It’s impossible for me to imagine how I would have reacted had I not read the book several times, but I suspect I would have had very mixed feelings either way. When if comes to movies based on comics, it’s the prerogative of every fanboy to obsess over “what they changed.” So let me point out a few changes I feel illustrate how the filmmakers either misunderstood or deliberately warped some key themes that make the book what it is.
First, Evey’s life (and the future Great Britain, for that matter) as seen in the film is in a far less desperate state than in the book. The book opens with her at the absolute end of hope, her parents dead and herself alone, blacklisted and unable to survive. She makes a misguided and pathetic attempt to prostitute herself, runs afoul of the corrupt police, and is “saved” (in more ways than one) by V. Her susceptibility to V’s seduction is much more plausible if she herself is already a victim of the state. In the film, she’s a rather happy person with a regular job, and her encounter with V is motivated by a redundant invented character called Deitrich. Every theme Deitrich represents is already covered by the character Valerie (which is, incidentally, lifted almost unaltered from the book).

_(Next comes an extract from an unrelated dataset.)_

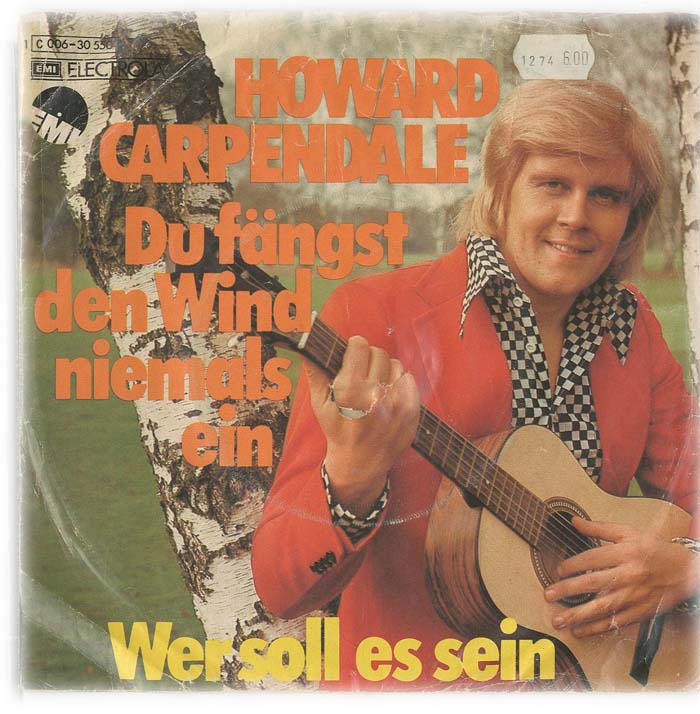 Albumcover Howard Carpendale - Du fängst den Wind niemals ein / Wer soll es ein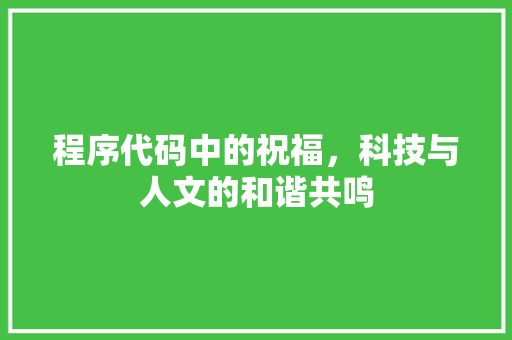 程序代码中的祝福，科技与人文的和谐共鸣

But perhaps the biggest deviation is the very nature of the fascist state Great Britain has become. In the book, it’s something that just happens; a form of order that arises out of the chaos following a nuclear world war. In the film, the great societal disruption is a conspiracy machinated by a cabal of shadowy old white men, who then step in and profit from the reconstruction. Of course, the filmmakers are obviously reaching for an analogy to the Bush Administration, Carlyle Group, Halliburton, etc. While that may make the story of the film relevant to today, it obscures a more powerful point of the book: it’s far more scary when fascism arises out of the common consent of the people, as it did with Nazi Germany.